期待の『チェンソーマン』ですが、かなり気になった点が1つあります。
公式HPの下部にひっそりと表示してある、アニメ『チェンソーマン』のコピーライトです。

コピーライト

(C)藤本タツキ/集英社・MAPPA

これを目にしたとは、目を疑いました。

え?
原作者はともかく、アニメの権利者は集英社とMAPPAしかいないの……!?

通常、こうしたコピーライトは、当該アニメ作品の著作権者を示します。

(C)原作者/〇〇製作委員会
……といった表記だったり、アニメ『鬼滅の刃』の製作委員会のように、委員会メンバーを並べる表記をしたりします。

鬼滅コピー

(C)吾峠呼世晴/集英社・アニプレックス・ufotable

いずれにせよ、数社……場合によって、十数社からなる任意組合です。
なお『鬼滅の刃』は、3社しか製作に参加しておりませんので、各社の役割もはっきりしていますね。

・集英社:出版
・アニプレックス:プロデュース
・ufotable:アニメ制作

『鬼滅の刃』の製作委員会の成り立ちは、Wikipediaにも詳しい解説が書かれています。

[データ]
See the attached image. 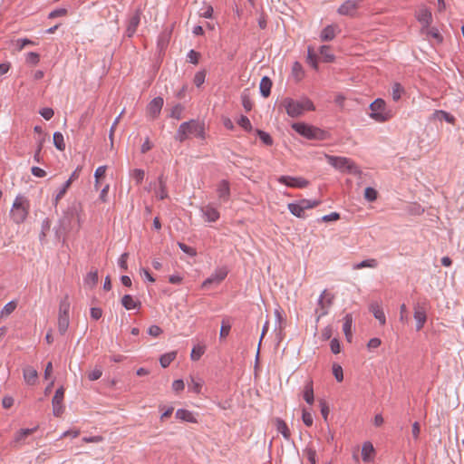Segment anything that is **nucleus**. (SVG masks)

[指示文]
アニメ『チェンソーマン』のコピーライト表記を扱った上の提供文章を、最後の文の後から書き継いでください。

[回答]
出資は企画・販売のアニプレックス、原作を出版する集英社、アニメーション制作のufotableの3社のみであり、テレビ局などの出資に頼らない形式となっている。通常10社近い企業からの出資が当たり前であり、尚且つアニメスタジオが出資することが少ない日本のアニメーション作品でも珍しい形態であるが、アニプレックスとufotableは共に組んできた十数年間の作品すべてで同様の出資形式を採用している。これは、出資企業が多くなることによりアニメーション制作に制約が出てしまうことを避けるため。そのため、アニプレックスとufotableが初めてタッグを組んだ『劇場版 空の境界』より、両社以外の製作委員会への参加企業に関しては原作を出版・発売している企業のみにするという最小の出資企業数に留めている。
https://ja.wikipedia.org/wiki/%E9%AC%BC%E6%BB%85%E3%81%AE%E5%88%83_(%E3%82%A2%E3%83%8B%E3%83%A1)

さて、『チェンソーマン』です。
『鬼滅の刃』よりも更に、絞り込んだ製作チームで組成されています。プロデュース会社がなく、出版社と制作会社だけなのです。

このシンプルな構造はなかなか衝撃的で、事業構造的にも『鬼滅の刃』や『呪術廻戦』の「次」が到来した感もあります。

トムス・エンタテインメントの篠原宏康氏は、上記のインタビューで、以下のように語っています。

出版社からは10社での製作委員会よりは、「制作と営業と出版と3社でいいじゃないか」との声もでています。

しかしながら、現状はもっと早く進んでおります。
3社ではなく、2社なのです!

製作委員会の意義と問題点

少し横道にずれますが、今までのよくある製作委員会について、解説します。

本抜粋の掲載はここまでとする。